Personal information
- Born: September 7, 1893 Tuscaloosa, Alabama, U.S.
- Died: January 2, 1938 (aged 44) Missouri, U.S.
- Listed weight: 146 lb (66 kg)

Career information
- High school: Tuscaloosa
- College: Alabama (1911–1913)

Awards and highlights
- All-Southern (1911, 1912, 1913);

= Hargrove Van de Graaff =

American football player (1893–1938)

Coleman Hargrove Van de Graaff (September 7, 1893 – January 2, 1938) was a college football player. He was an advocate for an airport in Tuscaloosa.

==Early life==
Hargrove Van de Graaff was born on September 7, 1893, in Tuscaloosa, Alabama, to Circuit Judge Adrian Sebastian Van de Graaff Sr. and Minnie Cherokee Jemison Van de Graaff.

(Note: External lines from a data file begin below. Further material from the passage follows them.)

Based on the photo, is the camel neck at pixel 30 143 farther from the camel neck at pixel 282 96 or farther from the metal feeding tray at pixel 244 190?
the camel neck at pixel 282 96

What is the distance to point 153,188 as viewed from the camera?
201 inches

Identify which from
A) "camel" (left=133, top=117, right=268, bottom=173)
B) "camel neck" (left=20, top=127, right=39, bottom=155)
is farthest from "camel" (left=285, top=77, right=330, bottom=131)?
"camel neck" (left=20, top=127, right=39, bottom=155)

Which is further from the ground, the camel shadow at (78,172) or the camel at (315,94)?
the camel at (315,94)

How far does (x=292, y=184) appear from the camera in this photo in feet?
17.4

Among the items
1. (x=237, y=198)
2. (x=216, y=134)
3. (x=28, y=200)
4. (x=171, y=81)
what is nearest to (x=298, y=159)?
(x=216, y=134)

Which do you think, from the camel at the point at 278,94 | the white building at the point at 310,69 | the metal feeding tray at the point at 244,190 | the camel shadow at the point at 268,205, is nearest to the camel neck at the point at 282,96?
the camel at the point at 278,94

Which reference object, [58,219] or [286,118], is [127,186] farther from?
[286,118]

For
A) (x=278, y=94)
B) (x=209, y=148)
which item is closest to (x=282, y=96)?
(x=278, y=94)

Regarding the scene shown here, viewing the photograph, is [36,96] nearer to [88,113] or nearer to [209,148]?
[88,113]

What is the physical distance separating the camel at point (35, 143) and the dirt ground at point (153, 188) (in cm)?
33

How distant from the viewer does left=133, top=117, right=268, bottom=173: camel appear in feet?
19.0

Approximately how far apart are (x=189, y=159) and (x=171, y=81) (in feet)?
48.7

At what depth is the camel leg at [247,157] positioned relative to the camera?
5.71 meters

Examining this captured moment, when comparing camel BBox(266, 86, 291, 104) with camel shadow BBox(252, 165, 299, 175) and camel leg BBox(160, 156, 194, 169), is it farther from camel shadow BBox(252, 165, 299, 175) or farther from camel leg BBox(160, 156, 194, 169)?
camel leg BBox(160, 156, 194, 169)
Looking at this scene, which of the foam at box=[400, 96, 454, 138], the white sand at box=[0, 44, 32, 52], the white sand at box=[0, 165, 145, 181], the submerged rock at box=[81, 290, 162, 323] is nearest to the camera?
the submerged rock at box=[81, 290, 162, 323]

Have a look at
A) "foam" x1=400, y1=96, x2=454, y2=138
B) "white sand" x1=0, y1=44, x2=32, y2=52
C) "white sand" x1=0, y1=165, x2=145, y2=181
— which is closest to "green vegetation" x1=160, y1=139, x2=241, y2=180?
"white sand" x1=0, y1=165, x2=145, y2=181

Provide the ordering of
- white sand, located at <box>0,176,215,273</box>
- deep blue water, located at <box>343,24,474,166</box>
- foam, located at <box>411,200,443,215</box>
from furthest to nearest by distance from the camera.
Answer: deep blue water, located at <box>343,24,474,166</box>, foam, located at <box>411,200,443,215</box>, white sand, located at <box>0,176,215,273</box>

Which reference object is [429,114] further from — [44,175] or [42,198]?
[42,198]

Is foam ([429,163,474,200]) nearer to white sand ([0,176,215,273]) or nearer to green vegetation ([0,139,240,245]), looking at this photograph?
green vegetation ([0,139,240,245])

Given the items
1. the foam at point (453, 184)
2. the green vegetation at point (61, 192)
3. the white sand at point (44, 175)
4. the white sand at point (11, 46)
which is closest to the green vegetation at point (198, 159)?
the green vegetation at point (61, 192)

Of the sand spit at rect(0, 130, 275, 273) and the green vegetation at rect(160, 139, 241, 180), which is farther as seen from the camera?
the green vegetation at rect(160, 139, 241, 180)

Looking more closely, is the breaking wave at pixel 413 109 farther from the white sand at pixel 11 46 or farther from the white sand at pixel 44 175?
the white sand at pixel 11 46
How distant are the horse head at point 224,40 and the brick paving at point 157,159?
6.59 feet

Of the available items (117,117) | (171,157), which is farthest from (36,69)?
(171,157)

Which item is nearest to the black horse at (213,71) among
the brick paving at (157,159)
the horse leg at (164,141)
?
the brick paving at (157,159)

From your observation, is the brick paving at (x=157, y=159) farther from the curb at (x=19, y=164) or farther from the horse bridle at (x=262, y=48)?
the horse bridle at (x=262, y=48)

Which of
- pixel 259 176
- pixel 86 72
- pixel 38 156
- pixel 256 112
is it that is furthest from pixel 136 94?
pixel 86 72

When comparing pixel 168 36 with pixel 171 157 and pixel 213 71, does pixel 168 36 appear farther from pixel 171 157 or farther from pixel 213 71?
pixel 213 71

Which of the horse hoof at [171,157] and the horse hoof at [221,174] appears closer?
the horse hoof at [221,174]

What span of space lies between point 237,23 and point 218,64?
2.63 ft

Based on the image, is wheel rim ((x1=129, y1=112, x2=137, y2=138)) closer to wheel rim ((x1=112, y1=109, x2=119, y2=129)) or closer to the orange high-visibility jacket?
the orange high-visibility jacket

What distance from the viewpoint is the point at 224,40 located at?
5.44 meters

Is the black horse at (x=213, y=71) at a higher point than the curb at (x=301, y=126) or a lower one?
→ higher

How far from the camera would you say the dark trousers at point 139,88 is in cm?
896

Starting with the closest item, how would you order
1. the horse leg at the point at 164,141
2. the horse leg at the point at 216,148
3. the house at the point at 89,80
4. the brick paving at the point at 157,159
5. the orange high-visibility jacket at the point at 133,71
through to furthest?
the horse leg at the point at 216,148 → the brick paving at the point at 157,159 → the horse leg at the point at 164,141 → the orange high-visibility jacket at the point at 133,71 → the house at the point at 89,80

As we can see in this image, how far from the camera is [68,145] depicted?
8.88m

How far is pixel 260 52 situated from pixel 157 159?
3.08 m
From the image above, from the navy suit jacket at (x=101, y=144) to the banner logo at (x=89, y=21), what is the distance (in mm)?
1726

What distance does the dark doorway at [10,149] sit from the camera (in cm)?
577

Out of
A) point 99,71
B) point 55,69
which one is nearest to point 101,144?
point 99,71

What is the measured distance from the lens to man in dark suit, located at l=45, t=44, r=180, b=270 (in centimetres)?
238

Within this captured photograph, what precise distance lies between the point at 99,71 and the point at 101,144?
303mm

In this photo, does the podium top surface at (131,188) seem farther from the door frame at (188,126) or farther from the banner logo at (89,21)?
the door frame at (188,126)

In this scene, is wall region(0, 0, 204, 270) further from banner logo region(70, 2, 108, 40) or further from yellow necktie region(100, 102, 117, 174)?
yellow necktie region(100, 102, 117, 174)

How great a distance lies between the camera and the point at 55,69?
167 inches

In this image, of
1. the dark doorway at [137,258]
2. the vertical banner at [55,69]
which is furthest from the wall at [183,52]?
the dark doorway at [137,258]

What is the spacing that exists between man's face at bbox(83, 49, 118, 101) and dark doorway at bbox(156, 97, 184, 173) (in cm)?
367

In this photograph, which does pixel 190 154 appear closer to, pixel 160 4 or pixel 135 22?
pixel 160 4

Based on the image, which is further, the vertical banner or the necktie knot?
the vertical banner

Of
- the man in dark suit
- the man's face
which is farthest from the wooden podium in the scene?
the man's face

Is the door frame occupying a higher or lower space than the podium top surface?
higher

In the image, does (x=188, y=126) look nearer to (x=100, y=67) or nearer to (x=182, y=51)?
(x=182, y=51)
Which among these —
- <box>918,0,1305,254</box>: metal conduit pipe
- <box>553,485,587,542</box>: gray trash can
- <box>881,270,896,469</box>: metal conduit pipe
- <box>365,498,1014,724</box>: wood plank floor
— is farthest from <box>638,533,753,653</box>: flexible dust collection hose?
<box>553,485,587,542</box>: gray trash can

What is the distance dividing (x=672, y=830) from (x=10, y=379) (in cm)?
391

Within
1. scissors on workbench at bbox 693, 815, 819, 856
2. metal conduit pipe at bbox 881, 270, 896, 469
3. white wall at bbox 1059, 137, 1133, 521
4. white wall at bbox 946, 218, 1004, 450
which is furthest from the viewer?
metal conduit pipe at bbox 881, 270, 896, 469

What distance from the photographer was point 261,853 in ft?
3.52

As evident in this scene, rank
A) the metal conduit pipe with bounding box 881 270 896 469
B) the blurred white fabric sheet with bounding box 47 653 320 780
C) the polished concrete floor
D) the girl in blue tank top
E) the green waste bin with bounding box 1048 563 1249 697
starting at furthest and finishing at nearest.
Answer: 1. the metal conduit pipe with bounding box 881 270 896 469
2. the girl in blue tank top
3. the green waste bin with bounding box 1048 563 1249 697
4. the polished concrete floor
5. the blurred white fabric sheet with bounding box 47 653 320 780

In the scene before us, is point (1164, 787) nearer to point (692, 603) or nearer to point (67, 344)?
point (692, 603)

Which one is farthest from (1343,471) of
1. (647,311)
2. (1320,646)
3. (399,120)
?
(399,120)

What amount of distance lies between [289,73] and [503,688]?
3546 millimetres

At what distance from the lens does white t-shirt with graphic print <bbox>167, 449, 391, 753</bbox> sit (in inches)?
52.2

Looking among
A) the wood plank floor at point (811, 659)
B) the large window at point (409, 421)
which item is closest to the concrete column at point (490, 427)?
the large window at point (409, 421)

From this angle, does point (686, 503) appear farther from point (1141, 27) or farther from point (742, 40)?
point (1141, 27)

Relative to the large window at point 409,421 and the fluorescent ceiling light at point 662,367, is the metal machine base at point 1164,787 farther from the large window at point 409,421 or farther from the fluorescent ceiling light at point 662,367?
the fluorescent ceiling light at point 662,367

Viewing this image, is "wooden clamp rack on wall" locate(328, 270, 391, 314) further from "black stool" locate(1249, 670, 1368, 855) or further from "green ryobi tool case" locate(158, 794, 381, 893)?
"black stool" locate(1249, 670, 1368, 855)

He helped organize sports at Tuscaloosa High School with football, baseball, and track.

==College athletics==
Van de Graaff was an All-Southern end for the Alabama Crimson Tide of the University of Alabama. His brothers Adrian and William also played for Alabama. William, known as "Bully," was Alabama's first All-American. Hargrove was the smallest of the three. Hargrove also played baseball and lettered in track. Robert J. Van de Graaff, the inventor of the Van de Graaff generator which produces high voltages, was another brother.

Following a hard-fought scoreless tie with Georgia Tech in 1911, coach John Heisman declared that he had never seen a player "so thoroughly imbued with the true spirit of football as Hargrove Van de Graaff." In a game in 1913 against Tennessee, Van de Graaff nearly lost an ear and tried to rip it off to avoid leaving the game.

==Military==
After graduation, Van de Graaff followed Adrian into the military. He served in Mexico and in France in the First World War. Hargrove came back with the Croix de Guerre.